At the heart of this subsystem is a kernel daemon named kpromoted that
does the following:
1. Exposes an API that other subsystems which detect/generate memory
access information can use to inform the daemon about memory
accesses from lower memory tiers.
2. Maintains the list of hot pages and attempts to promote them to
toptiers.
Currently I have added AMD IBS driver as one source that provides
page access information as an example. This driver feeds info to
kpromoted in this RFC patchset. More sources were discussed in a
similar context here at [1].
Is hot page promotion mandated or good to have?
If you look at the current hot page promotion (NUMAB=2) logic, IIUC an
accessed lower tier page is directly promoted to toptier if enough space
exists in the toptier node. In such cases, it doesn't even bother about
the hot threshold (measure of how recently it was accessed) or migration
rate limiting. This tells me that it in a tiered memory setup, having an
accessed page in toptier is preferrable.
Memory tiers today
are a function of latency and bandwidth, specifically in
mt_aperf_to_distance()
adist ~ k * R(B)/R(L) where R(x) is relatively performance of the
memory w.r.t DRAM. Do we want hot pages in the top tier all the time?
Are we optimizing for bandwidth or latency?
When memory tiering code converts BW and latency numbers into an opaque
metric adistance based on which the node gets placed at an appropriate
position in the tiering hierarchy, I wonder if it is still possible to
say if we are optimizing for bandwidth or latency separately?

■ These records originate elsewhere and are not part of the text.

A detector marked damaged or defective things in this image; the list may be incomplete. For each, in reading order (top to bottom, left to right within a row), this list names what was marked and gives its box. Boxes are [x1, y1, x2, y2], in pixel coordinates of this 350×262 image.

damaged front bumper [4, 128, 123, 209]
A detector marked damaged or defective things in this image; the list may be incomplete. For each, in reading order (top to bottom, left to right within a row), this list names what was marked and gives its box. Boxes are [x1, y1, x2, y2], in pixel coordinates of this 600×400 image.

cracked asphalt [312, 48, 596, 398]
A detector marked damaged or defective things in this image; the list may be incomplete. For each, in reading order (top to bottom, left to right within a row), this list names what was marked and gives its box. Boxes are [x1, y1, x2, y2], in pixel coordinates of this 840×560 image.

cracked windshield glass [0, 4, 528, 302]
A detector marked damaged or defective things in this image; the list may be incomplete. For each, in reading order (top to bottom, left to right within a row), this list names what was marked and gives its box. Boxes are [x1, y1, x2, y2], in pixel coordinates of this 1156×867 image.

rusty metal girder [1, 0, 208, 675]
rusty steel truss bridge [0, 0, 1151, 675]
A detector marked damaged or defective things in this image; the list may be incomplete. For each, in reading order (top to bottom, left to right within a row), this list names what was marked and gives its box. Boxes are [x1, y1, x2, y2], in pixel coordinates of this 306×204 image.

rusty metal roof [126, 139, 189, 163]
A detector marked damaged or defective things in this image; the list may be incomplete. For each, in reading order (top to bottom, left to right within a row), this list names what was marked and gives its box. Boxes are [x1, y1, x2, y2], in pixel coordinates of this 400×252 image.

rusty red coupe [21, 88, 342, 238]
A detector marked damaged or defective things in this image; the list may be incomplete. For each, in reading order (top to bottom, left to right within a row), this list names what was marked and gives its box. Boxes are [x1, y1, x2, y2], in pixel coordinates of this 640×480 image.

This is just an early attempt to check what it takes to maintain
a single source of page hotness info and also separate hot page
detection mechanisms from the promotion mechanism. There are too
many open ends right now and I have listed a few of them below.
<snip>
This is just an early RFC posted now to ignite some discussion
in the context of LSFMM [2].
I look forward to any summary of the discussions
Sure. Thanks,
Bharata.